MSL complex associates with the bodies of active X-linked genes with a 3′ bias. The metagene profiles show X-linked genes with the greatest MSL occupancy in red (bound genes, n = 700, the vast majority of which are transcribed), compared to unbound genes in green (n = 702, largely not expressed), or to all genes on the 2L autosomal arm in gray. The average bound profile covers the bodies of active genes on the male X, with a 3′ bias. All transcription units were scaled and aligned at their 5′ and 3′ ends. Chr, chromosome. From Alekseyenko et al. 2006; reprinted with permission from Cold Spring Harbor Laboratory Press (Cold Spring Harbor, NY).

Figure 9

Recovery of the CESs and their consensus sequence. Crossing scheme that results in recovery of msl3 mutant male embryos, along with their msl3⁺ sisters. Since only males express MSL2, ChIP of the total population results in selective recovery of MSL2 sites remaining in the absence of MSL3, also known as the CESs. The Multiple EM for Motif Elicitation algorithm revealed a consensus MRE logo based on the 150 sites recovered (adapted from Alekseyenko et al. 2008).

Figure 10

Jumpstart and gain model for dosage compensation.
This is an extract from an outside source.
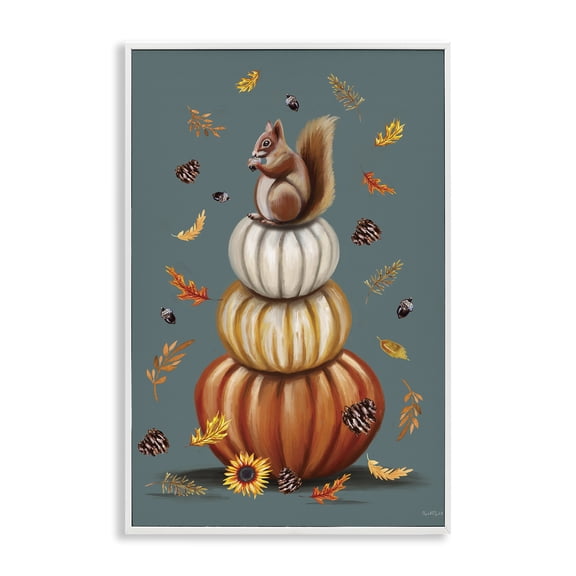 Stupell Industries Squirrel Atop Pumpkin Stack Animals Painting White Framed Art Print Wall Art, 20 x 30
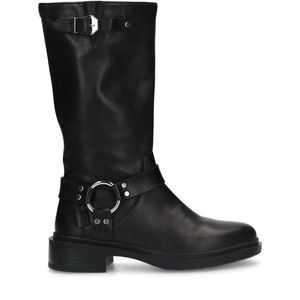 Manfield - Dames - Zwarte leren biker boots met zilverkleurige gesp - Maat 42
The transcription profile of genes on autosomes (Auto, blue line) compared to dosage compensated genes on X (chrX, red line). Both attract abundant Pol II, producing short transcripts while paused. An increase of mRNA production occurs on X-linked genes due to H4K16ac enriched on gene bodies. The facilitated steps include pause release (jumpstart), and a measureable gain during elongation. From Ferrari et al. 2013b; reprinted with permission from Elsevier (Amsterdam).